Multifamily Dominates Commercial Real Estate Investment

The multifamily sector led commercial real estate investment volume in Q4 and for the full year, commanding a 36% market share.

Top Markets for Investment Volume in 2024

  • Los Angeles: $9.6 billion
  • New York: $9.3 billion
  • Dallas-Fort Worth: $8.5 billion

These figures reinforce the confidence investors have in the multifamily sector, driven by strong demand, declining vacancies, and stable rental growth.



Future Outlook for Multifamily Real Estate

Looking ahead, the multifamily sector remains poised for continued growth, despite economic uncertainties. Key factors that will shape the market include:

  • Interest Rate Trends: Lower interest rates could boost development and investment activity.
  • Housing Affordability: Demand for multifamily units is likely to remain strong as affordability concerns limit single-family homeownership.
  • Urban Migration: The return to cities post-pandemic continues to drive demand for rental units in metropolitan areas.
  • Sustainable Development: More investors and developers are focusing on eco-friendly and energy-efficient buildings, aligning with regulatory trends and consumer preferences.

Conclusion

The multifamily sector has emerged as a dominant player in commercial real estate, breaking absorption records and leading investment volumes. The strong demand, coupled with declining vacancy rates and stable rental growth, highlights the resilience of this asset class. While some regions face supply-demand imbalances, the overall trajectory remains positive. As we move into 2025, the sector is well-positioned to benefit from macroeconomic trends, evolving consumer preferences, and increased investor confidence. With continued urbanization and shifting housing dynamics, multifamily real estate is set to remain a key driver in the commercial real estate landscape.


FAQs

1. What is multifamily net absorption? Multifamily net absorption refers to the difference between the number of apartment units leased and those vacated within a specific period. A positive absorption rate indicates strong demand for rental properties.

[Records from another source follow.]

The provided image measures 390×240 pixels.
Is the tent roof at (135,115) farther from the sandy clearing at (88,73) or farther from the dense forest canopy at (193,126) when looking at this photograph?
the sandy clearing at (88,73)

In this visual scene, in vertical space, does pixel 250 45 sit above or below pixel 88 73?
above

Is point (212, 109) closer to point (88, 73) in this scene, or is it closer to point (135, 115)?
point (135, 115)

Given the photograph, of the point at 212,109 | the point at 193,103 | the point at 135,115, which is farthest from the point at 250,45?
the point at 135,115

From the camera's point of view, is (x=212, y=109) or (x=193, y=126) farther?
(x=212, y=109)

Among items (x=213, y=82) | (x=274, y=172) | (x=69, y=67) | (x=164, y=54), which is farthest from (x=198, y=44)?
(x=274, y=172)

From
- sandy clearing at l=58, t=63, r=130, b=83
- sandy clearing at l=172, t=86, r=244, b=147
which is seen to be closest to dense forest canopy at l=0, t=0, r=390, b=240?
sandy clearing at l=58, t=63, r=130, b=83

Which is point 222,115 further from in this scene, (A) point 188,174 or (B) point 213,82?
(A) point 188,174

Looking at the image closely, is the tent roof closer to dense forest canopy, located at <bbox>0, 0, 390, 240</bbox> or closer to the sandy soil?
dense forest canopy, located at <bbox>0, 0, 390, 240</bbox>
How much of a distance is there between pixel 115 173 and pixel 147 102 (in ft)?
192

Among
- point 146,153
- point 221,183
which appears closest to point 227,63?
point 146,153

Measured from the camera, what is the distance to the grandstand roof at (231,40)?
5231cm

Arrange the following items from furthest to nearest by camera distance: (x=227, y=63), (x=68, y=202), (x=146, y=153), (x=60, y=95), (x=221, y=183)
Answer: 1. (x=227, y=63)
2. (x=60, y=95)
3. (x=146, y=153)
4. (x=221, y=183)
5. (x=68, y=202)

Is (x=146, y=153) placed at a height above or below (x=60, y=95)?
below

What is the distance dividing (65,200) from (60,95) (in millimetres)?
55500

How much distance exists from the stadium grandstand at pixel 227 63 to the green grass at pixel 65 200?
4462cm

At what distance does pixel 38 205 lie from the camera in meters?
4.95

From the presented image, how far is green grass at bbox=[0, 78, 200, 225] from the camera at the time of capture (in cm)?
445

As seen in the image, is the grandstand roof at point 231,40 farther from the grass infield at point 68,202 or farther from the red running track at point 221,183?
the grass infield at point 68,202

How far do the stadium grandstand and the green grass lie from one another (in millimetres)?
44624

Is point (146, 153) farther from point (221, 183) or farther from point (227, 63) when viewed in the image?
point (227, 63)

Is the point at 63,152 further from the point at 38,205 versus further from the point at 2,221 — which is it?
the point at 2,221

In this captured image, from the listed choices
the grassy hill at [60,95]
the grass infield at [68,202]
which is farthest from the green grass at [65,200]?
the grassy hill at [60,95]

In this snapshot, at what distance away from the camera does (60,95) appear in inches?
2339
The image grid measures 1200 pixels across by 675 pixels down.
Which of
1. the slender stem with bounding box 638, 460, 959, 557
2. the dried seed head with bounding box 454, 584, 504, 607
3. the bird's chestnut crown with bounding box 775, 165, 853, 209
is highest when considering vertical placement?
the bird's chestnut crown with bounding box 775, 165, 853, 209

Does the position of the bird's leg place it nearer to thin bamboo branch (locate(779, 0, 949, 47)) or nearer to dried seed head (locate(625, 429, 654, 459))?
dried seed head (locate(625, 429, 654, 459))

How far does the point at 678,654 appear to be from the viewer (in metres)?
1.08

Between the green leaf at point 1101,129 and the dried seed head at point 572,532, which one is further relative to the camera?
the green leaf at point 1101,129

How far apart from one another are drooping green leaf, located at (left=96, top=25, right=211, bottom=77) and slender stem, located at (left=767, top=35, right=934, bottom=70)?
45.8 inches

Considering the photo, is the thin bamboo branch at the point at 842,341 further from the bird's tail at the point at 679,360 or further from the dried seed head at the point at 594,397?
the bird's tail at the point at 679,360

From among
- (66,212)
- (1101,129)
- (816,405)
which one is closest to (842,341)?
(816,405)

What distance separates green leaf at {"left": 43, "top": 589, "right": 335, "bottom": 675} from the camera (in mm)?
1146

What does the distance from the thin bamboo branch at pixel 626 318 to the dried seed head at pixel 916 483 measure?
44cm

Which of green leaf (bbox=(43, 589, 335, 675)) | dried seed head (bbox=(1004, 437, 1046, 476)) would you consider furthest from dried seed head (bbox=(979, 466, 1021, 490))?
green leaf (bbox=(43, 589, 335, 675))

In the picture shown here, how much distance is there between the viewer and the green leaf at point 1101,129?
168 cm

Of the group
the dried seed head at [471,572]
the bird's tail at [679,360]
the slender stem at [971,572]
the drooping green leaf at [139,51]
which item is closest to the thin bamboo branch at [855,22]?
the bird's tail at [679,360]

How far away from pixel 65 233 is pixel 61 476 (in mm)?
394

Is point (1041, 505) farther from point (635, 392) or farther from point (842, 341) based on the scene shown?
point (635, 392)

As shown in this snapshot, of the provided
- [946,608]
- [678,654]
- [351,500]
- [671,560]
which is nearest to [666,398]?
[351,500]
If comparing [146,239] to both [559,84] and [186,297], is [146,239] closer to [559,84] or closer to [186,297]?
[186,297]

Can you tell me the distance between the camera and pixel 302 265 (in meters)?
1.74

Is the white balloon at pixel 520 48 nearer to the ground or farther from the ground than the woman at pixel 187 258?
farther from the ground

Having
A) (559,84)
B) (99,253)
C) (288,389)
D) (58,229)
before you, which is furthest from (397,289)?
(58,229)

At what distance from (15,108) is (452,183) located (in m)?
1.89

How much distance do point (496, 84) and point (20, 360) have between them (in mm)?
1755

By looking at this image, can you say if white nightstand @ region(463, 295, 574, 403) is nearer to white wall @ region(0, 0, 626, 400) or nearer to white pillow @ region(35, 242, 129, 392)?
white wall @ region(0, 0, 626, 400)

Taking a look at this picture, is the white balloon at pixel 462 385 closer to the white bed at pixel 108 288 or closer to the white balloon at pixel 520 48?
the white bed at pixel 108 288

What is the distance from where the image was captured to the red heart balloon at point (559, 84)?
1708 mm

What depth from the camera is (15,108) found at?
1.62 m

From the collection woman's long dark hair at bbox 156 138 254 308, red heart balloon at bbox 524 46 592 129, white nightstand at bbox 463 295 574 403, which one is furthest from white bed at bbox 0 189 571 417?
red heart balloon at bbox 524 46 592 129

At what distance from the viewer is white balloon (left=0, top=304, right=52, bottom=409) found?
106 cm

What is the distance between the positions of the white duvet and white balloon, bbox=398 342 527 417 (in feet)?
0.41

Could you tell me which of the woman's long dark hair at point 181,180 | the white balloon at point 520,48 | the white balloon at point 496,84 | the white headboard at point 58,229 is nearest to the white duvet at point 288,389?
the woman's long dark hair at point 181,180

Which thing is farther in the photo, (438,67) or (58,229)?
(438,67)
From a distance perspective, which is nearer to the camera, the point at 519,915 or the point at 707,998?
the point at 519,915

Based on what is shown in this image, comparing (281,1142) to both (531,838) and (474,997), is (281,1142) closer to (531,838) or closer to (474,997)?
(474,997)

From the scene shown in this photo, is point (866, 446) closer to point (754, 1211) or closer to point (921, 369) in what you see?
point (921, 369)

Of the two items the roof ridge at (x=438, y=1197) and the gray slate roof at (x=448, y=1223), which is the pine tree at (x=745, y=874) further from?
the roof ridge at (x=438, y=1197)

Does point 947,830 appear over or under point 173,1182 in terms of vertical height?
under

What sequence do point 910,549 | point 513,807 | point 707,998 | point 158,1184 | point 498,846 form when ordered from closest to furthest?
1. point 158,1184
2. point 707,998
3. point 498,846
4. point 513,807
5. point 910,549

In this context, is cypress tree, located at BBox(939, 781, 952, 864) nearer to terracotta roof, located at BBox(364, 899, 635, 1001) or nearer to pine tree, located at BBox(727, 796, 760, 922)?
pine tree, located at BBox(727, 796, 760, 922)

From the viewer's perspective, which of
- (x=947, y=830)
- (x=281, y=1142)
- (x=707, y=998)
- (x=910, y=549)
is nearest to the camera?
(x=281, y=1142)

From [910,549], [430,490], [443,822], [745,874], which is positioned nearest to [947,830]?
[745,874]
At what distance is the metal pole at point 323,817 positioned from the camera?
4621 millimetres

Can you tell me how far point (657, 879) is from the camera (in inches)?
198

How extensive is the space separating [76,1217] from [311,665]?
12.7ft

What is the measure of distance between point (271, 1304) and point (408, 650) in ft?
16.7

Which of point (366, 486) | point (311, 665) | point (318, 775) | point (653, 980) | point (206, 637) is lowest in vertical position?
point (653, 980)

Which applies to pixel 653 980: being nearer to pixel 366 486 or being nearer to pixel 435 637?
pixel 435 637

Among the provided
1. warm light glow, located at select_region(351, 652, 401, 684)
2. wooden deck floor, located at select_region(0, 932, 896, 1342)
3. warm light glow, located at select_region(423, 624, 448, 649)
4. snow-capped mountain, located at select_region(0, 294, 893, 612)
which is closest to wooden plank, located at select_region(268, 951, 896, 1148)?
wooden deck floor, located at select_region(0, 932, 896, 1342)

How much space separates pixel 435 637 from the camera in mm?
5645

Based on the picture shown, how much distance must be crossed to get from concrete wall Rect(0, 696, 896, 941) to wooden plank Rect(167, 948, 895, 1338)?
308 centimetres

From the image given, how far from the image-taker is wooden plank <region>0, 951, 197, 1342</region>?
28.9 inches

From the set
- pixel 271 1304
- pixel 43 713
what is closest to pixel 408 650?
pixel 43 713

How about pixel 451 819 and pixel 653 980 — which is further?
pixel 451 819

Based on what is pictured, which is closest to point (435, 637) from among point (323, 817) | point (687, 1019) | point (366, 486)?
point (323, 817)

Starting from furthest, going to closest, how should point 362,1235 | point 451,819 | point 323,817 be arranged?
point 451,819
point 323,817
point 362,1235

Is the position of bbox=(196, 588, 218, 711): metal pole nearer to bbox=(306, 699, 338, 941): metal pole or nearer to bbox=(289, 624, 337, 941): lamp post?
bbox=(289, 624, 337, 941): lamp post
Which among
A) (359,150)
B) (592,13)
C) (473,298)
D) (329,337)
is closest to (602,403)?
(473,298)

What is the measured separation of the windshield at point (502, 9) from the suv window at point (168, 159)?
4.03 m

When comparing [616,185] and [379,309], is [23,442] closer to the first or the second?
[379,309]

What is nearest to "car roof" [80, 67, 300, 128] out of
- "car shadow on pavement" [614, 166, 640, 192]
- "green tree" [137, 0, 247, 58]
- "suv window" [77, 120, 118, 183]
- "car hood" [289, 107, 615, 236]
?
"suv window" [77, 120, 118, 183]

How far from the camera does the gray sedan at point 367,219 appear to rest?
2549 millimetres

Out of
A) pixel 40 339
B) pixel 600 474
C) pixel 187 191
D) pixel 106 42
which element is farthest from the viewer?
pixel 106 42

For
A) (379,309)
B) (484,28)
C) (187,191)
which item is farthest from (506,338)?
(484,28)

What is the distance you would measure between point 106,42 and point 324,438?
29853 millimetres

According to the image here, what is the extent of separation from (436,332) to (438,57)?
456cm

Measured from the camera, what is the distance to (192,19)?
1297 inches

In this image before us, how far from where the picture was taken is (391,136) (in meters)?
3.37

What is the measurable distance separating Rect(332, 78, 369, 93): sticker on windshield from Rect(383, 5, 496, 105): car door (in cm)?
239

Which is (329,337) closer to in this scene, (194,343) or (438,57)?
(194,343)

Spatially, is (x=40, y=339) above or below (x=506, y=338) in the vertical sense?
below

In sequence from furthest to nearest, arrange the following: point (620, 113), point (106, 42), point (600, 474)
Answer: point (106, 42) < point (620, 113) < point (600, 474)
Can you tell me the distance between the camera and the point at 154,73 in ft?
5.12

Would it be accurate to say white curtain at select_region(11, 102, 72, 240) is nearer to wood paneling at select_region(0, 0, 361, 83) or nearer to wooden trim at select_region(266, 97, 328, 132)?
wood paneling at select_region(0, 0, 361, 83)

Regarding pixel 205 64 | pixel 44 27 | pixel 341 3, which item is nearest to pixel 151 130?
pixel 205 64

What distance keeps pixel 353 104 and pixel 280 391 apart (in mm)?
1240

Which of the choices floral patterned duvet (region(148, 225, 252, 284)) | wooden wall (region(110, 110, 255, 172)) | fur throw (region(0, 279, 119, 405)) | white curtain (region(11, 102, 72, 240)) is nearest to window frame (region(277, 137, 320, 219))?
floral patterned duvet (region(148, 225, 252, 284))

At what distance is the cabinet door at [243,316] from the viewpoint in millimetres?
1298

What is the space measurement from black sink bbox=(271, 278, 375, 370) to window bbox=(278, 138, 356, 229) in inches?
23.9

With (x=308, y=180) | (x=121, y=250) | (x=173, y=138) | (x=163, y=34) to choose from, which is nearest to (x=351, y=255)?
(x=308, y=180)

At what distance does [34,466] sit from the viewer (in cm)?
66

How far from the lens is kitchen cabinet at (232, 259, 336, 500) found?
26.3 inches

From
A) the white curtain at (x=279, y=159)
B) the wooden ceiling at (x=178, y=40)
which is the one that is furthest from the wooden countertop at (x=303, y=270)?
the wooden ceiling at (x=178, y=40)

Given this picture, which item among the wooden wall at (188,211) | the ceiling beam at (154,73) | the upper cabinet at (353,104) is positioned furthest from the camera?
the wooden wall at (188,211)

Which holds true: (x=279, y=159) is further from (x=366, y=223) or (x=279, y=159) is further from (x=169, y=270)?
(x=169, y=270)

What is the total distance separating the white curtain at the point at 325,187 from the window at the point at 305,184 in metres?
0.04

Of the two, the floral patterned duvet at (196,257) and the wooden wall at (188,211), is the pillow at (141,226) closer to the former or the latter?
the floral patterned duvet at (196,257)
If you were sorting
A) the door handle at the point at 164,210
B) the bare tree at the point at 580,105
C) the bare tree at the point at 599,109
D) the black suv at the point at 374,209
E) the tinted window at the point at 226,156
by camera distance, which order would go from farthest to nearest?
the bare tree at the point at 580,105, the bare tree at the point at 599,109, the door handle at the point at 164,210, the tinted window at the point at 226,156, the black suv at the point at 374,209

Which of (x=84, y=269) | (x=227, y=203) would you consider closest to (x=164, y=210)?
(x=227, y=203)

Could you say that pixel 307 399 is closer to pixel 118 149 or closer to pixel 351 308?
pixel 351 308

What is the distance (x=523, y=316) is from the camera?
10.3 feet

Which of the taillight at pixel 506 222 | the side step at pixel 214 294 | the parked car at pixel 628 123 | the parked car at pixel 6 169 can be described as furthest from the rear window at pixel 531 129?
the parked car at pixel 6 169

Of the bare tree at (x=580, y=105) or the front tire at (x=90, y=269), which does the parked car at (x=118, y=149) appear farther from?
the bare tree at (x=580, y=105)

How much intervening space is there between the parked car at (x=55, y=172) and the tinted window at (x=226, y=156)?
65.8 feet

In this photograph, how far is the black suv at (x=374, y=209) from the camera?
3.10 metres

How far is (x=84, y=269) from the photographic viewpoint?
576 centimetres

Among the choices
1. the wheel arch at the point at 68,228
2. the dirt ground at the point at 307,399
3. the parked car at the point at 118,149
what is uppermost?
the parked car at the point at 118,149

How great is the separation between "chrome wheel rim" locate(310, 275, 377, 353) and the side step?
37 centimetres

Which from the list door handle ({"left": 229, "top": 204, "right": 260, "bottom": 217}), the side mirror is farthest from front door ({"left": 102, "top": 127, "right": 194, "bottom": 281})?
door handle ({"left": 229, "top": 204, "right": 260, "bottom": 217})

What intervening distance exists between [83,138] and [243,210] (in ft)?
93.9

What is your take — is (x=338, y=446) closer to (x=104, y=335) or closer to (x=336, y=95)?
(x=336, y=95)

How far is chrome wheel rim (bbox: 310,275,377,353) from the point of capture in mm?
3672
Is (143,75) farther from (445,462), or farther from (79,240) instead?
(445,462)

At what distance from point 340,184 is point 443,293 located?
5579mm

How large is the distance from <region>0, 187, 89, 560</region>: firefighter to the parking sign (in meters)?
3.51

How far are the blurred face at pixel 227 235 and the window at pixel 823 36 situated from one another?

2. Why did multifamily absorption reach record levels in Q4 2024? The record absorption in Q4 2024 was driven by high rental demand, lower vacancy rates, and a strong return to urban living, coupled with economic recovery and job growth.

3. Which cities had the highest multifamily absorption in 2024? New York, Houston, and Dallas led multifamily absorption in 2024, collectively accounting for over 96,700 units absorbed.

4. How do vacancy rates affect the multifamily market? Lower vacancy rates indicate strong demand and a tight rental market, leading to stable or rising rental prices, making multifamily properties an attractive investment.

5. What is the outlook for multifamily real estate in 2025? The outlook for 2025 remains positive, with continued demand, declining vacancies, and strong investment activity expected to sustain growth in the sector.